Conheceram-se como o patrão José e o funcionário Anthony. Era o final os anos 90 e, em Nova Iorque, um novo chef de cozinha chegava ao Les Halles, uma cervejaria francesa no centro da cidade norte-americana. Tinha respondido a um anúncio no jornal, apresentou-se à entrevista e ficou com o emprego, naqueles tempos quase ninguém sabia quem ele era. Os dois serviram milhares de jantares, outros tantos almoços. Ficaram o amigo José e o amigo Tony. Tornaram-se o empresário e chef José Meireles e o chef Anthony Bourdain.

“Escolhi-o pelo currículo, claro, mas porque achei muita graça à personalidade: genuíno, fácil trato, bom sentido de humor.” José Meireles, 61 anos, era o dono do Les Halles, o restaurante onde Bourdain trabalhou antes de lançar o primeiro livro, “Kitchen Cofindencial”, que alcançou popularidade imediata e o tornou numa estrela. “Também era irreverente, isso impressionou-me. E o restaurante também era considerado irreverente. Era um bom match”. José pede-nos desculpa pelo português, já não se lembra de algumas palavras que ficaram esquecidas ao longo dos 35 anos emigrado nos Estados Unidos.

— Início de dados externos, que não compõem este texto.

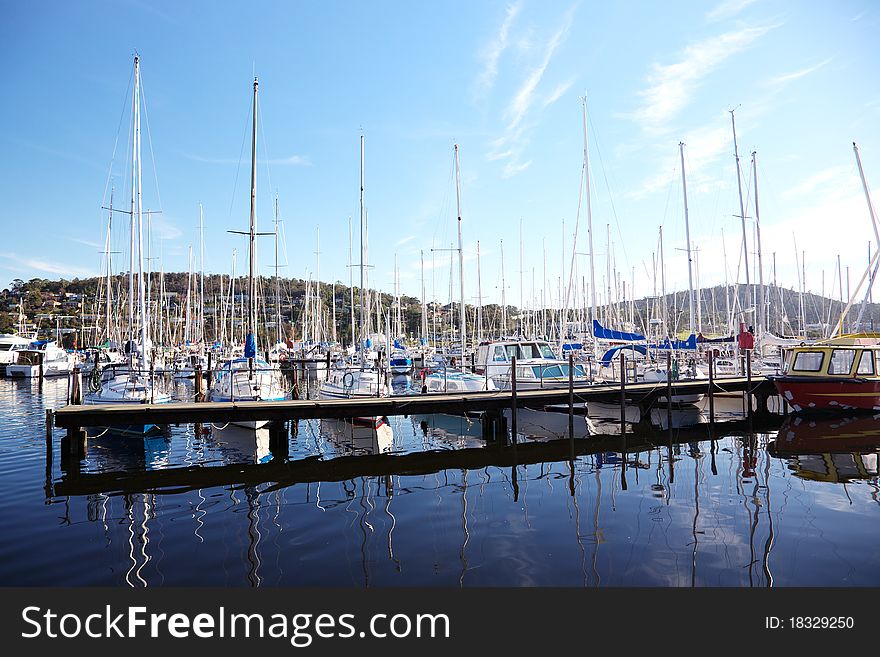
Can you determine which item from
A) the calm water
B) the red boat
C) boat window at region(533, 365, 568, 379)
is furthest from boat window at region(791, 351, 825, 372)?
boat window at region(533, 365, 568, 379)

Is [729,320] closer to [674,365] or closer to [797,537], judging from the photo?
[674,365]

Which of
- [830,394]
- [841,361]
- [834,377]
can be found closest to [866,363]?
[841,361]

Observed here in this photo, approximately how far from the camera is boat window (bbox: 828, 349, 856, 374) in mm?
24522

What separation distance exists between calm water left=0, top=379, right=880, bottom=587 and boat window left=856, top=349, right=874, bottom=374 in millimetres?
5166

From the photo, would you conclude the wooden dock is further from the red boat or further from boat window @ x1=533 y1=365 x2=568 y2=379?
the red boat

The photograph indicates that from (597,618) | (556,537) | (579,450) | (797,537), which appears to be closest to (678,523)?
(797,537)

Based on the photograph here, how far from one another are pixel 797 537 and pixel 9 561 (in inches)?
521

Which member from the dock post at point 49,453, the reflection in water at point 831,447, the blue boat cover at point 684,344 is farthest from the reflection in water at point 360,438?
the blue boat cover at point 684,344

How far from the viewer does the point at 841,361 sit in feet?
81.3

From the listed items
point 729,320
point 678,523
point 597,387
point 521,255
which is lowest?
point 678,523

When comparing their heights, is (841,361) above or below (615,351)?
below

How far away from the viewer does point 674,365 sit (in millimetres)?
29078

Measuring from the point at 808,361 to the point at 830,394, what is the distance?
172cm

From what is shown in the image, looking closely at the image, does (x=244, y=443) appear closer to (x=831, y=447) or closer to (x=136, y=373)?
(x=136, y=373)
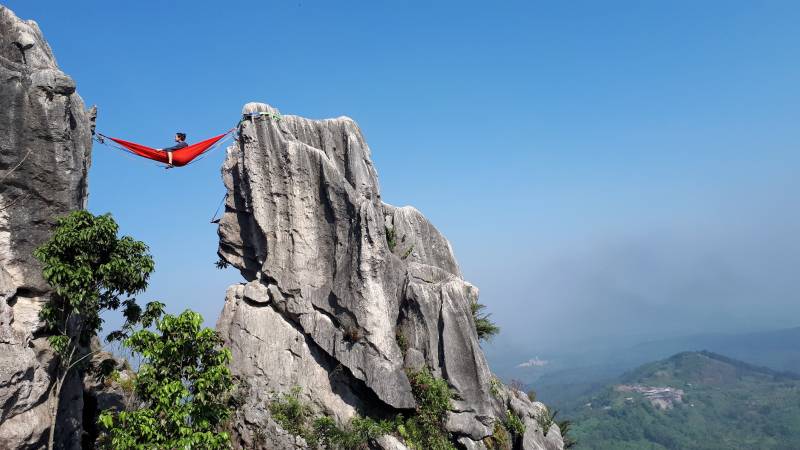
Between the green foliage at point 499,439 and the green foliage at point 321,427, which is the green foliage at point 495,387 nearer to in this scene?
the green foliage at point 499,439


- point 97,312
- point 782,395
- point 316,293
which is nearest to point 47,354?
point 97,312

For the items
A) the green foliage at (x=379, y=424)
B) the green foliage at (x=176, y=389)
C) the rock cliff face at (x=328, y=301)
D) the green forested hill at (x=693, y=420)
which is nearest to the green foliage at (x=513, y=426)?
the rock cliff face at (x=328, y=301)

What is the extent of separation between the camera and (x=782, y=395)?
178875mm

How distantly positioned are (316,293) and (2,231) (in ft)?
38.2

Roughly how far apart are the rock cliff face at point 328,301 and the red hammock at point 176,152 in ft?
7.25

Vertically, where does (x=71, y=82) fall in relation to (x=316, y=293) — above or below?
above

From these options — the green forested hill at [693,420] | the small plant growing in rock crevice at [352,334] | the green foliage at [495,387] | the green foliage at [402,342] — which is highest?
the small plant growing in rock crevice at [352,334]

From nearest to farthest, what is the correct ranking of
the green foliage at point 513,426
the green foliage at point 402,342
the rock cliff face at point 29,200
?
the rock cliff face at point 29,200 < the green foliage at point 402,342 < the green foliage at point 513,426

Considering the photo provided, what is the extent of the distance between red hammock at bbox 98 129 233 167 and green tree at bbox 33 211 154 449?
4.80m

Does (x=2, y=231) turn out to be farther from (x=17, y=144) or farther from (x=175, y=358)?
(x=175, y=358)

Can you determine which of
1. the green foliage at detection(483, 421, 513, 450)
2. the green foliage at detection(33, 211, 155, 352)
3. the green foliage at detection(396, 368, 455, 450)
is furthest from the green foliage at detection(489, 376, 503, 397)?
the green foliage at detection(33, 211, 155, 352)

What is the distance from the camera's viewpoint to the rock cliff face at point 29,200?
1474 centimetres

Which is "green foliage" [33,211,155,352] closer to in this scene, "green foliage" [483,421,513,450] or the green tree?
the green tree

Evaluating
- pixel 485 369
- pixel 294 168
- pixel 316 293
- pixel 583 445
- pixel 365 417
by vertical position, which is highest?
pixel 294 168
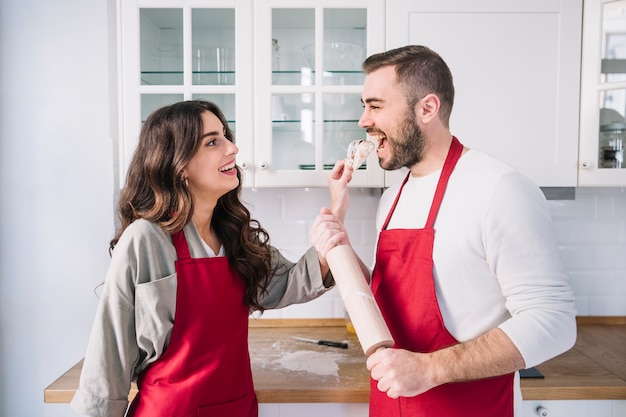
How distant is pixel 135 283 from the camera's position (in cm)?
113

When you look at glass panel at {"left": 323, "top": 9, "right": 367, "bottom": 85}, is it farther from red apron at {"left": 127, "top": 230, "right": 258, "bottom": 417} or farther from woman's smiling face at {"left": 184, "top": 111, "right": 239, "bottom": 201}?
red apron at {"left": 127, "top": 230, "right": 258, "bottom": 417}

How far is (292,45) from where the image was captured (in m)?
1.68

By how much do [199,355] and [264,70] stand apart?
95cm

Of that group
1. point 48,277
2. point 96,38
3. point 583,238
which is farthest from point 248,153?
point 583,238

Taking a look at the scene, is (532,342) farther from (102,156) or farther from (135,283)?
(102,156)

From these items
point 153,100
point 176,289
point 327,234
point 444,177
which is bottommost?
point 176,289

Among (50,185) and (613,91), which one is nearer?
(613,91)

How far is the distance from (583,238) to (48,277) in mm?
2208

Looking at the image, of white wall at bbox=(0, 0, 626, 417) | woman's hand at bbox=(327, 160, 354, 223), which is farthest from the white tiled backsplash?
woman's hand at bbox=(327, 160, 354, 223)

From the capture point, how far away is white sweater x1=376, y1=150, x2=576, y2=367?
1.05m

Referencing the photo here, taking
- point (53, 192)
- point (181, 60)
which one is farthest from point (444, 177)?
point (53, 192)

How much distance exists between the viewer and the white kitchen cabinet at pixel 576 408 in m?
1.44

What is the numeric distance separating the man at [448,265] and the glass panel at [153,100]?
68 cm

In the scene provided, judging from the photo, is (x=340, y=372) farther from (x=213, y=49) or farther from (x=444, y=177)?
(x=213, y=49)
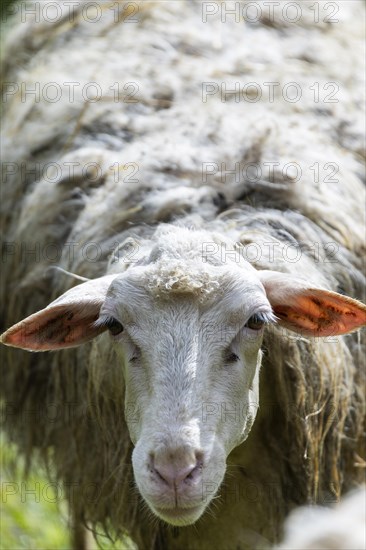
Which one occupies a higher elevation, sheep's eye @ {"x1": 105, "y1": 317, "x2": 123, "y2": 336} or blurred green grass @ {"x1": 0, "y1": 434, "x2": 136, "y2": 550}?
sheep's eye @ {"x1": 105, "y1": 317, "x2": 123, "y2": 336}

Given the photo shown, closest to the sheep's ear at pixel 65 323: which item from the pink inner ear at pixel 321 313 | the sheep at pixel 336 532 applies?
the pink inner ear at pixel 321 313

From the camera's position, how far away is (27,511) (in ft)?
24.6

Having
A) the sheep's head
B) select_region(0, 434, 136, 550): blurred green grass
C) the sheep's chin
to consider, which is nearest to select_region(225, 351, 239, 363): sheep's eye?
the sheep's head

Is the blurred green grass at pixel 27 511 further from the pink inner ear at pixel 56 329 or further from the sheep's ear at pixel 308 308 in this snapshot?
the sheep's ear at pixel 308 308

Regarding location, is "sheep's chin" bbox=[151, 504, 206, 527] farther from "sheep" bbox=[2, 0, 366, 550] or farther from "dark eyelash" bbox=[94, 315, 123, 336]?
"dark eyelash" bbox=[94, 315, 123, 336]

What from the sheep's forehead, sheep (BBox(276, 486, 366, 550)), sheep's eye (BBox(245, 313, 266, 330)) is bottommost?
sheep's eye (BBox(245, 313, 266, 330))

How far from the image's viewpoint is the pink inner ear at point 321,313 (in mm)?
4648

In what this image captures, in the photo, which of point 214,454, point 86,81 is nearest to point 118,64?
point 86,81

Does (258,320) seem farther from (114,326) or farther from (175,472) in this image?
(175,472)

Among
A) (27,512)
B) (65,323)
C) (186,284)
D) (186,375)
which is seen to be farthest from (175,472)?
(27,512)

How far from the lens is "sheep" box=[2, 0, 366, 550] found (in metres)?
4.52

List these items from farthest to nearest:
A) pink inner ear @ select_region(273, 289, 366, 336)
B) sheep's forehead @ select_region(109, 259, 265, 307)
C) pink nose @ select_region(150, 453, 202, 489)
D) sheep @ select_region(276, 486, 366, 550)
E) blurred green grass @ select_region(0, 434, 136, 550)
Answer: blurred green grass @ select_region(0, 434, 136, 550) → pink inner ear @ select_region(273, 289, 366, 336) → sheep's forehead @ select_region(109, 259, 265, 307) → pink nose @ select_region(150, 453, 202, 489) → sheep @ select_region(276, 486, 366, 550)

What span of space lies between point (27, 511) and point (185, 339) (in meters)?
3.46

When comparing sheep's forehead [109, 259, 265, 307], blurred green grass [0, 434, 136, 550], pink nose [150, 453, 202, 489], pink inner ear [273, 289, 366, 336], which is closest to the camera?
pink nose [150, 453, 202, 489]
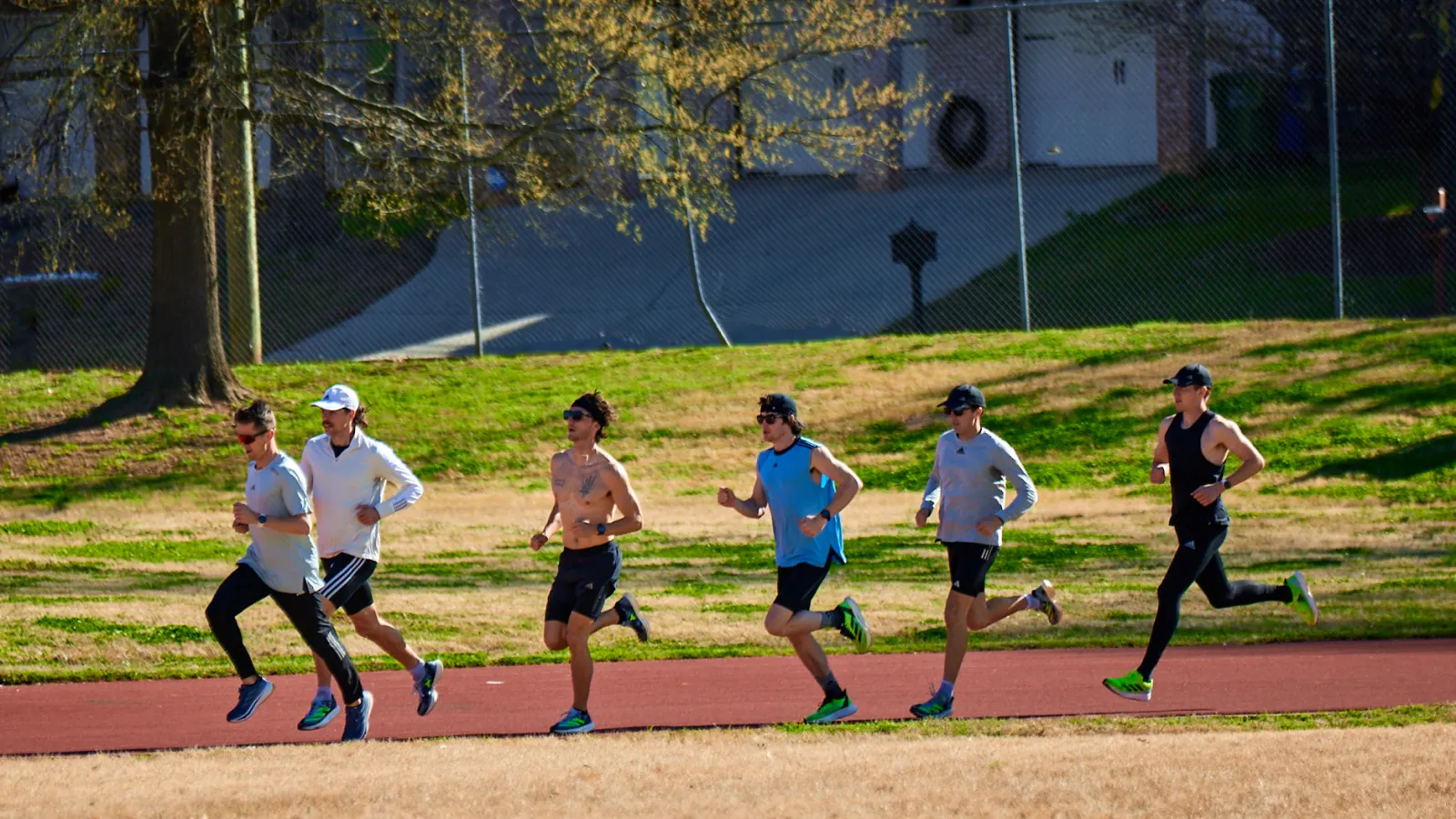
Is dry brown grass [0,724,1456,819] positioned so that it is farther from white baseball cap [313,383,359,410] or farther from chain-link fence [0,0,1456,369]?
chain-link fence [0,0,1456,369]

No Les Halles a especialidade era steak au poivre – uma espécie de bitoque à francesa. Anthony Bourdain era responsável máximo pela cozinha e, com o passar do tempo e o crescimento do negócio, José foi deixando de ter tanto tempo para o restaurante e Anthony foi ganhando mais destaque. “Não tinha papas na língua e dizia o que tinha a dizer. E isso faz-nos confiar na pessoa”, diz José ao Expresso.

O humor de Bourdain distinguia-o entre a meia centena de funcionários do restaurante. Não batia com a mão na mesa quando algo corria mal. “Lidava com as dificuldades do dia com humor e isso era uma novidade entre os chefes de cozinha. Normalmente, temos pouco sentido de humor. Era uma forma mais simpática, com algum sarcasmo. Diria que era um talento.”

Em 2001, Bourdain lançou o primeiro livro, seguiram-se os convites para programas de televisão e o resto já se sabe: ainda há uns tempos, jantava com Barack Obama num pequeno espaço algures no Vietname. Com o sucesso, decide deixar o Les Halles. “Era um verdadeiro de contador de histórias, dizia as coisas com simplicidade e verdade, não procurava grandes intlectualidades”, refere o chef português.

A nobreza das entranhas, dos pés de porco e das patas de galinha

Muitos sabem que Anthony Bourdain esteve no Porto, Açores e Lisboa. Poucos sabem que também esteve pelo menos duas vezes em Celorico de Basto para a matança do porco. Há 16 ou 17 anos, no primeiro programa que apresentou, “A Cook's Tour”, passou por Portugal. Para o episódio “Stuffed Like a Pig”, o norte-americano pediu a José para organizar tudo. E assim foi.

“Foi muito excitante nos EUA porque nunca tinham visto nada como aquilo, toda a gente achava que as costelas já vinham embaladas e não se fazia nada ao bichinho. Muitas pessoas ficaram chocadas, escandalizadas. Outras aplaudiram”, lembra José. “A irreverência dele abriu portas a ingredientes que não eram usados, como as entranhas dos animais, o pé de porco, as patas de galinha. Deu a conhecer outras cozinhas pelo mundo fora, que eram desconhecidas de muita gente. Deu mundos, deu cultura através da cozinha.”

Desde daí, foram falando aqui e acolá. Às vezes, Bourdain ia jantar ou almoçar a um dos restaurantes de José, trocavam uns emails. Continuaram amigos. “Sabíamos que podíamos conta um com o outro e também por isso ele ligou-me em janeiro de 2017.” O chef queria regressar a Celorico, queria voltar a participar na matança do porco e a mostrá-la nos seus programas. Desta vez não foi tão polémico.

“Parecia feliz da vida, simpático e sempre a falar da namorada. De minha casa seguiu para Itália”, diz. Depois, voltaram a trocar uns emails quando o episódio foi emitido. Foi a última vez que falaram os dois. “É difícil perceber tudo o que aconteceu agora.”